Что оставалось делать? Тогда я говорю этому Сарнавскому: «Товарищ Сарнавский, я приказываю: дойти, доползти, как угодно.» «Я це не могу», - говорит. А он белорус был по национальности. Тогда я ему говорю: «Товарищ Сарнавский, вы враг народа. Мы обескровлены, мы кровью течем. Вы хотите к немцам? Немцы сейчас наступать будут, так что уходите.» «Я нет, - говорит, - я не враг народа..» Говорю: «Ползите тогда в самом деле.» Он пополз. Его подобрали, отправили в госпиталь, но он письма мне не писал. Как так, он — враг народа? Он обиделся на меня за эти слова и за, что я не помог ему. Спрашивали его фронтовики: «А может, он к вам как к сыну относился?» «Нет, он це никогда этого не делал», - говорил им он. «Почему?» «Не знаю.» Сказали ему тогда фронтовики: «Позволь, ты видел, ты знал, как доползти. Другого нельзя было предпринять. Бросить ему нельзя тебя было. Тащить тоже нельзя. Какой выход ему находился?» В общем, фронтовики ему тогда подсказали. Сарнавский тогда начал писать нам письма. Он остался жив. Но остался жив Соколов, который не выводил расчет орудия. Генерал давал ему установку: сектор обстрела. То есть, какие бы там не появились, под предлогом наши — не наши, он все равно должен был стрелять, чтобы не допустить, чтоб обрезали мешок наступления, плацдарм наступления. А он сказал: «Стрелять я не буду, чтоб по нас стреляли.» «Хорошо: ты не выполняешь приказы, - сказал ему. - Потому что начальник штурмовой группы, командующий, ясно сказал: не будут стрелять, расстрелять.» Он тогда сказал: ладно, мать-перемать, я тоже буду стрелять. Начал этот сектор обстрела стрелять. Уже потом, когда закончилась война, понял и Соколов, где он был не прав. Понял и я, где был не прав. Но, понимаете, ситуация такая там была, что жизнь диктовала нам свои законы и делали многие люди не то, что надо было делать.

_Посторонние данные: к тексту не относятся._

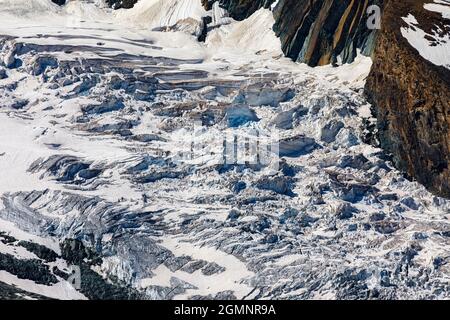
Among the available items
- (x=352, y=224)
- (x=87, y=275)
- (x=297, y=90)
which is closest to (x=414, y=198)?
(x=352, y=224)

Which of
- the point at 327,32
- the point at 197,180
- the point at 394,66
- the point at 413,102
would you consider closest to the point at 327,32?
the point at 327,32

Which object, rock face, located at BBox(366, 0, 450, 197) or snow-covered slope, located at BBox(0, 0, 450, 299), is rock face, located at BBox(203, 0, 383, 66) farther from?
rock face, located at BBox(366, 0, 450, 197)

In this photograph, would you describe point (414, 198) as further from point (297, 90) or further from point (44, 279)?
point (44, 279)

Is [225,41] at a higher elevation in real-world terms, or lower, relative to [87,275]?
higher

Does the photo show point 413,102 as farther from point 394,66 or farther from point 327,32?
point 327,32

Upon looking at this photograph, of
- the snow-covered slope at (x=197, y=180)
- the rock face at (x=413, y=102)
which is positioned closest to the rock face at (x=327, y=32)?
the snow-covered slope at (x=197, y=180)

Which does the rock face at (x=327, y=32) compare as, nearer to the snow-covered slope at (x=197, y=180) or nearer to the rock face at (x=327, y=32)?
the rock face at (x=327, y=32)
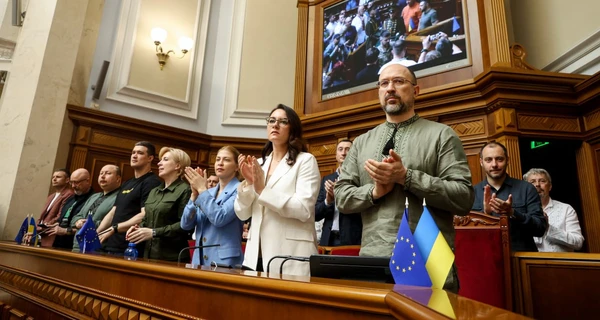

А Сарнавский остался жив и потом понял, что другого выхода не было у меня. Ну нормально, как фронтовик, он понял ситуацию. Ведь можно было взять да пристрелить его, чтобы с ним как с раненым не возиться. Ну как, зачем? У кого поднимется рука стрелять своего человека? Такие вещи тоже нельзя делать. А в отношении фашистов могу сказать следующее. Всякие фашисты были. Фашист ведь не тот, который перерождается и исправляется, а фашист тот, который остается в сознании фашистом. Тот же Роберт. Единственное, что я на похороны не ходил, когда он умер. А так я общался с этим фашистом. Не так давно умер он.
- А убитых как хоронили?
- Ну это, допустим, вот так проходило. Взять, к примеру, случай с комбатом Бушковым, когда он погиб. Вы представьте, когда это случилось, я организовал людей на поиски шкафа. Сделали гроб, значит, из этого шкафа. И вот в городе Ауце в Латвии похоронили. Я знал, где Бушков похоронен. Я ездил почти что каждый год и возлагал на его могилу цветы. Правда, кто-то и кроме меня цветы возлагать ездил. Я не знаю, кто это цветы еще возлагал к Бушкову. Я знал, где похоронен Бушков. Потом установили на месте его гибели плиту. Там уже были перечислены все похороненные наши бойцы, в том числе и Бушков. Хочу рассказать вот такую вещь. В городе Краснокамске директором школы был Полушкин Евгений, наш однополчанин. При нем я начал писать материалах о людях нашей дивизии. Почему так? Мне с военкоматов приходили то про того, то про того данные. Все это было отпечатано у меня. У меня уже одна треть была отпечатана того, что было положено. Одним словом, был большой материал у меня собран. Но я вынужден был его сжечь. И все — из-за Полушкина. Ведь Полушкин преподнес мне тогда, что его ученики выполняют норму больше, чем колхозники. Я верил. Человек если говорит, то как не верить ему?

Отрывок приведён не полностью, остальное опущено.